EXERCISE BRIEF: Resume the Westfall family history text below, writing on from its final sentence.

Without a doubt, this book is invaluble for Westfall family researchers. In my opinion, it is the best researched Westfall family history book, bar none, that I have come across in thirty plus years researching our family history. It is extremely well written and full of interesting stories connected to the Westfall family. Even family historians whose Westfall ancestors did not come through western Virginia will benefit just from Lynn's history of New Netherland, Kingston, New York and the Minisink Valley in New Jersey. Lynn died recently from inoperable cancer, a terrible loss. However, I have was recently contacted by Lynn's brother Larry who informed me that there are many copies of this book still available. As soon as Larry sends me his address I will publish it here so family historians can order it directly from him.
The extracts below are from the preface and introduction by W. Lynn Hutchison
PREFACE [extract] by W. Lynn Hutchison
"This project began over thirty-five years ago when I discovered my ancestor was likely the original Westfall immigrant who came to American with the Dutch in the 1600's, but I lacked the evidence connecting my mother's family to his descendants who made their way to antebellum western Virginia, now West Virginia. As there were no family traditions going back to the 18th century, this project started with journeys to courthouses and state archives to research the original records. I had amassed material covering many branches and generations. Still unable to make the connection, I reached out to others actively researching the first Westfall family in America. I shared a detailed summary of my material, which I titled Westfall Notes, containing speculated family reconstructions looking for useful leads from the recipients. Three of these correspondents had a book as their goal as well. After Genevieve Lentz (Mrs. Ruby Wilmore) published Westfall Research containing much of my data, the project was shelved for the time being even though my personal line had not yet been connected to the immigrant.
"One correspondent was Ann Westfall. Not herself born a Westfall, she had been collecting Westfall data for many years prior to making contact. Her intent was to pass down her research to her children. She persisted in sending me her family groupings for review and I reciprocated by sending extracts from the more recent records (post-Civil War) while I needed to research in old Virginia records where pioneer Westfalls first settled in the 1740's.
"Reconstructing all of the families of that time and locale seemed to be the way to identify which family was my direct line. This led to tracing Westfalls westward to Ohio and Indiana. At the same time, the records of the first Westfalls in America were researched in New York and New Jersey records. Ten years ago, I moved from Ohio back to my birth state of West Virginia making it easier to research unfilmed records in the courthouses. The process of elimination identified my known ancestor's father, a deed proved it beyond a shadow of doubt. By this time Ann had passed away and could not share in the joy of discovery. With a renewed vigor, the book was resumed. Several interesting roles in America's history were uncovered. The project changed from a simple family history to a narrative of the Westfalls' direct involvement in American history intertwined with the descriptions of the families. While the narrative ends with the Civil War, families Ann and others had researched are presented in an appendix."

ENTRIES SHOWN:
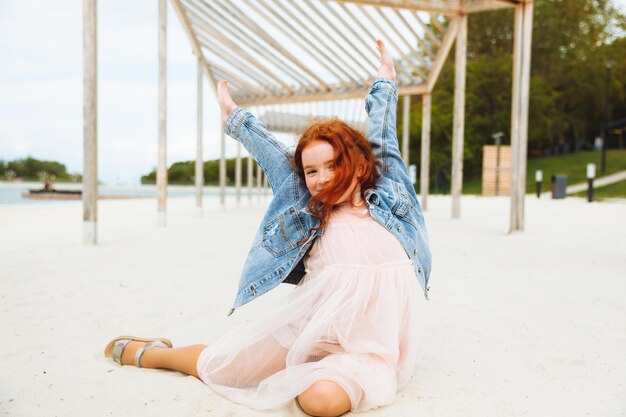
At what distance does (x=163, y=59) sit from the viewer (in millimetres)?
8109

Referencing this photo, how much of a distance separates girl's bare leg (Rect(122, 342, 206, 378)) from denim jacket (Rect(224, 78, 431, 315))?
0.32 metres

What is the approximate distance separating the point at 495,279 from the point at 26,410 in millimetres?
3351

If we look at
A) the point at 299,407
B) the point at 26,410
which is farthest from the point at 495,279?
the point at 26,410

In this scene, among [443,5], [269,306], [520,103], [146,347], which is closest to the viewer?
[146,347]

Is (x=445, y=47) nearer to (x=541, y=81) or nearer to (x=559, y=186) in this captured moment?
(x=559, y=186)

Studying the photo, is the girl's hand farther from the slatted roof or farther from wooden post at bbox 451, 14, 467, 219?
wooden post at bbox 451, 14, 467, 219

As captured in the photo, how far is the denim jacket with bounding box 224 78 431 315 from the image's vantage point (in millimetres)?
2012

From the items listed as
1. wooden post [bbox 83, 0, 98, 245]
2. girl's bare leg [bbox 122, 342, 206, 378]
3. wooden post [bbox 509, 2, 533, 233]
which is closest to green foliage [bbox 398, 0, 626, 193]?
wooden post [bbox 509, 2, 533, 233]

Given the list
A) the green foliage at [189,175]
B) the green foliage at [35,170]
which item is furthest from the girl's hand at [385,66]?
the green foliage at [35,170]

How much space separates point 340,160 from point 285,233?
0.35 meters

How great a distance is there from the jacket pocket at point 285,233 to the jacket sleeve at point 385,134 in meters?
0.40

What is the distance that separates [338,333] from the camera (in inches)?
72.4

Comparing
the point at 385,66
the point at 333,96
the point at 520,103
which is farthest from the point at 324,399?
the point at 333,96

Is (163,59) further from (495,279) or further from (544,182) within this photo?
(544,182)
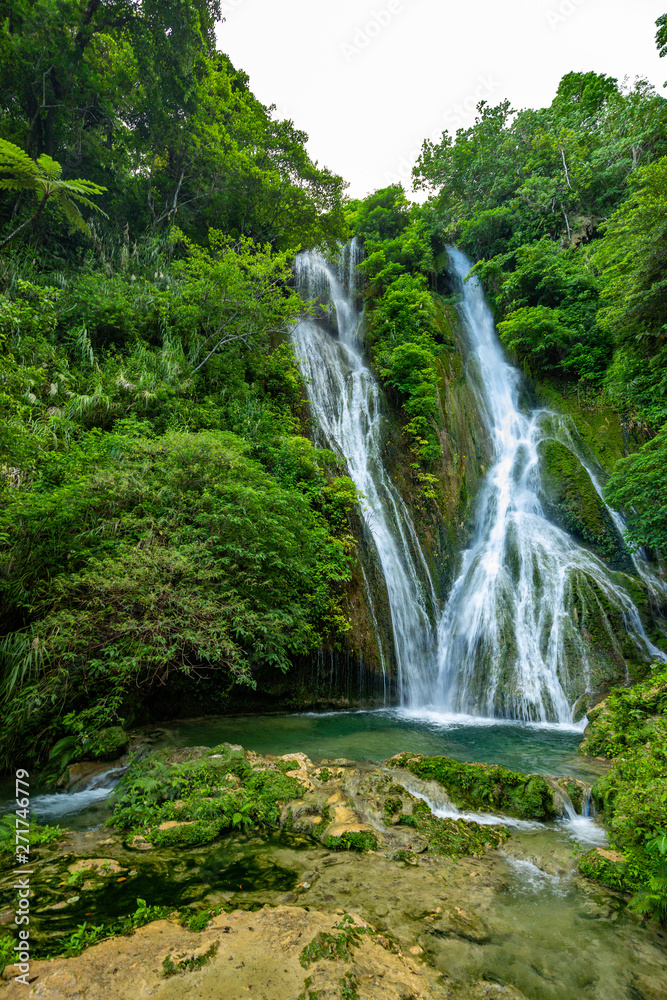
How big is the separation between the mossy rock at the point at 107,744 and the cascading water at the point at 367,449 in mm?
A: 6157

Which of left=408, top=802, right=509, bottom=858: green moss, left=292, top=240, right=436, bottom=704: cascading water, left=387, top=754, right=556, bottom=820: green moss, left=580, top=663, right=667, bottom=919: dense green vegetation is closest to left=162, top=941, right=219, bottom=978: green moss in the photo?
left=408, top=802, right=509, bottom=858: green moss

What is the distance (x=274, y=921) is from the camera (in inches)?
80.3

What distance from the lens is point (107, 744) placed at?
4.75 meters

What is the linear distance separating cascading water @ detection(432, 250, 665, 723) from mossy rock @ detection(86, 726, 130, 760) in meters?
6.76

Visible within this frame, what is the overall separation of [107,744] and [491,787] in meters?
4.17

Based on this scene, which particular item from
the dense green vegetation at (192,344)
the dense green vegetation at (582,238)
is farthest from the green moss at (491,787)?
the dense green vegetation at (582,238)

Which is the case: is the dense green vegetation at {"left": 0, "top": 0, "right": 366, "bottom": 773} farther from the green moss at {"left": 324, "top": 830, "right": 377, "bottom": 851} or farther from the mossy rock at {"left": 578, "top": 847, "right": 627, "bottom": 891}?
the mossy rock at {"left": 578, "top": 847, "right": 627, "bottom": 891}

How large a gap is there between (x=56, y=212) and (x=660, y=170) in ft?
47.7

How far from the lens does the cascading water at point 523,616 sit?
8.81 meters

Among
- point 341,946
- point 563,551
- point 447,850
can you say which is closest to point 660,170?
point 563,551

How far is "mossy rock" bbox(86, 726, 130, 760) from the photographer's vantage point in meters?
4.69

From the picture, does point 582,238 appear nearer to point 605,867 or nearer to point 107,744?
point 605,867

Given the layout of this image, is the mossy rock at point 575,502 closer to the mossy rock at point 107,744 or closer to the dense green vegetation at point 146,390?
the dense green vegetation at point 146,390

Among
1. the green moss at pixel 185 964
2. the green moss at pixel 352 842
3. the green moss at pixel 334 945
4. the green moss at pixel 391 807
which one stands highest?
the green moss at pixel 185 964
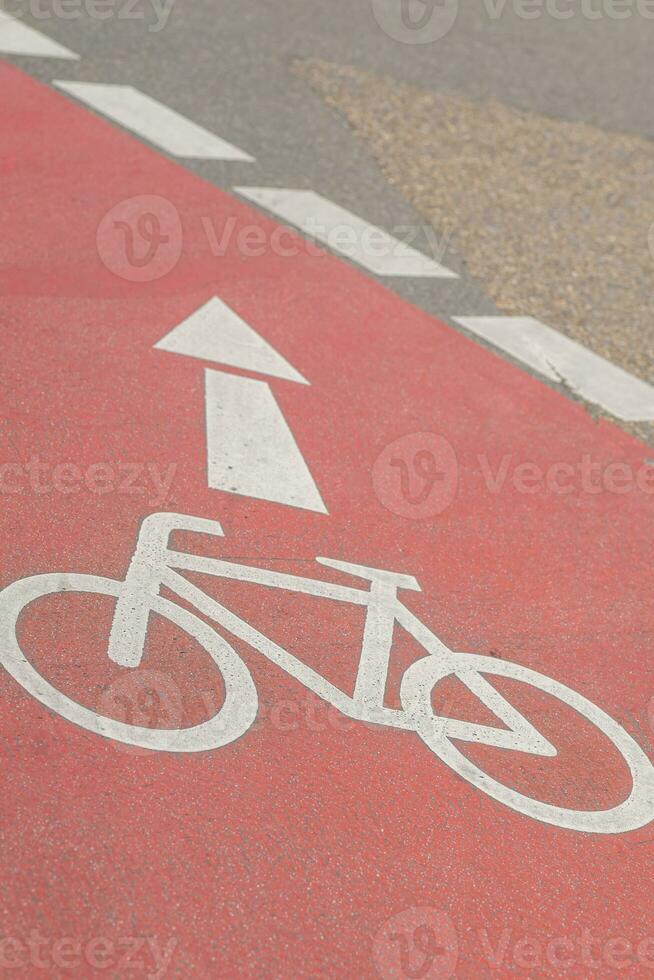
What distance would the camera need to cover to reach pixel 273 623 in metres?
4.56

RESPONSE:
[At the end of the Preface, Mr. Hutchison lists those who contributed directly or indirectly to his research along with their residences at the time of their correspondence]
"According to publicprofiler.org, West Virginia has the highest concentration of people with the surname Westfall on the entire planet with a frequency of 735 per million over 4 times the rate as the next place, Ohio. Within the state of West Virginia, the highest concentrations are in the north-central counties. This book focuses on the ancestors of these Westfalls from the first immigrant to the first to settle western Virginia. It then follows sons of these first settlers to the Northwest Territory and a few that later made their way to the Pacific Ocean.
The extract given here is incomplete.